Search code examples
pythonpandassparse-matrix

Mathematical operations on sparse-value columns in Pandas produces an error


In pandas, I have a dataframe where I need to generate two matrices of dummies, and then add the columns of one dummy matrix to the other. However, it appears that pandas does not support mathematical operations with two columns of sparse values.

# illustrative example
import pandas as pd

mat = [['cat','black',18],
       ['dog','brown',12],
       ['cat','tabby',9],
       ['mouse','brown',0.2]]
testframe = pd.DataFrame(mat, columns = ['animal','color','weight'])

# create a new dataframe of dummies with columns "cat", "dog", and "mouse"
animals = pd.get_dummies(testframe['animal'], sparse = True)

# the following does not create an error
animals['cat'] + 1

# this does
animals['cat'] + animals['dog']

When running the last line, I get the error module 'pandas._libs.sparse' has no attribute 'sparse_add_uint8'.

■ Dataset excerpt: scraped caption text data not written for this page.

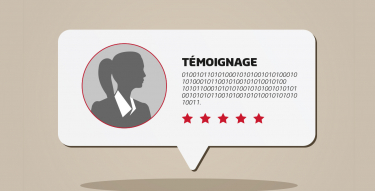 Image animée représentant les témoignages d'étudiants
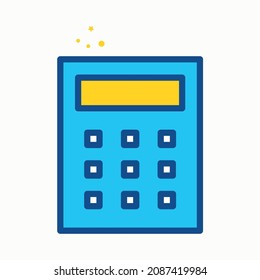  calculator vector icon, accounting symbol. Modern,simple flat vector illustration for web site or mobile app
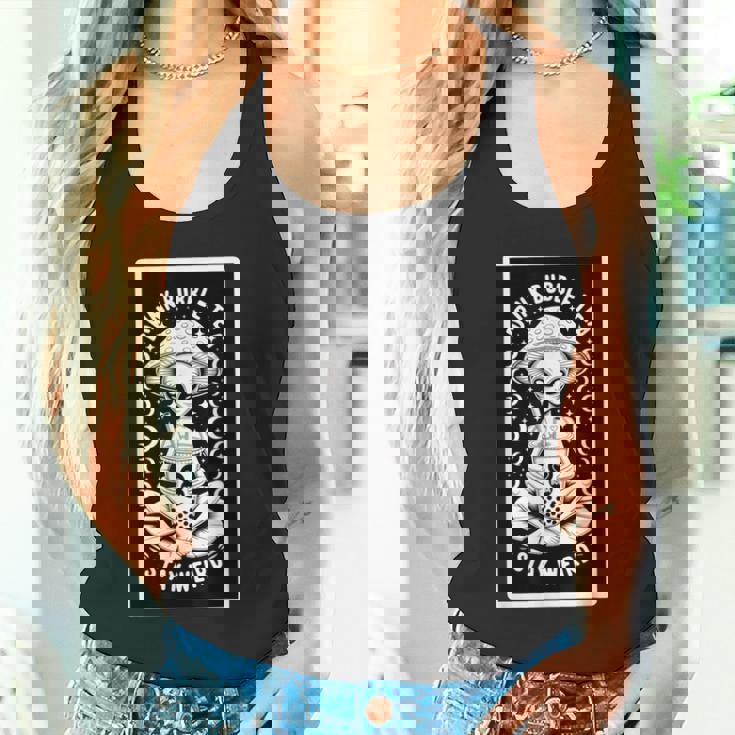 ドリンクタピオカティーステイウィアードエイリアン タンクトップ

It appears that I can still perform scalar operations on sparse-valued columns; as mentioned, I can add a single number to such a column without issue. However, there are no results online that expand on the error message.

My first thought for a workaround is to simply convert to SciPy sparse matrices and then back to Pandas, but I would prefer to stick with Pandas if possible.


Solution

  • Thanks to @hpaulj, it appears that this can be solved by requiring dtype = np.int64 when creating the dummy values. Hopefully, this will not be required in future versions of Pandas.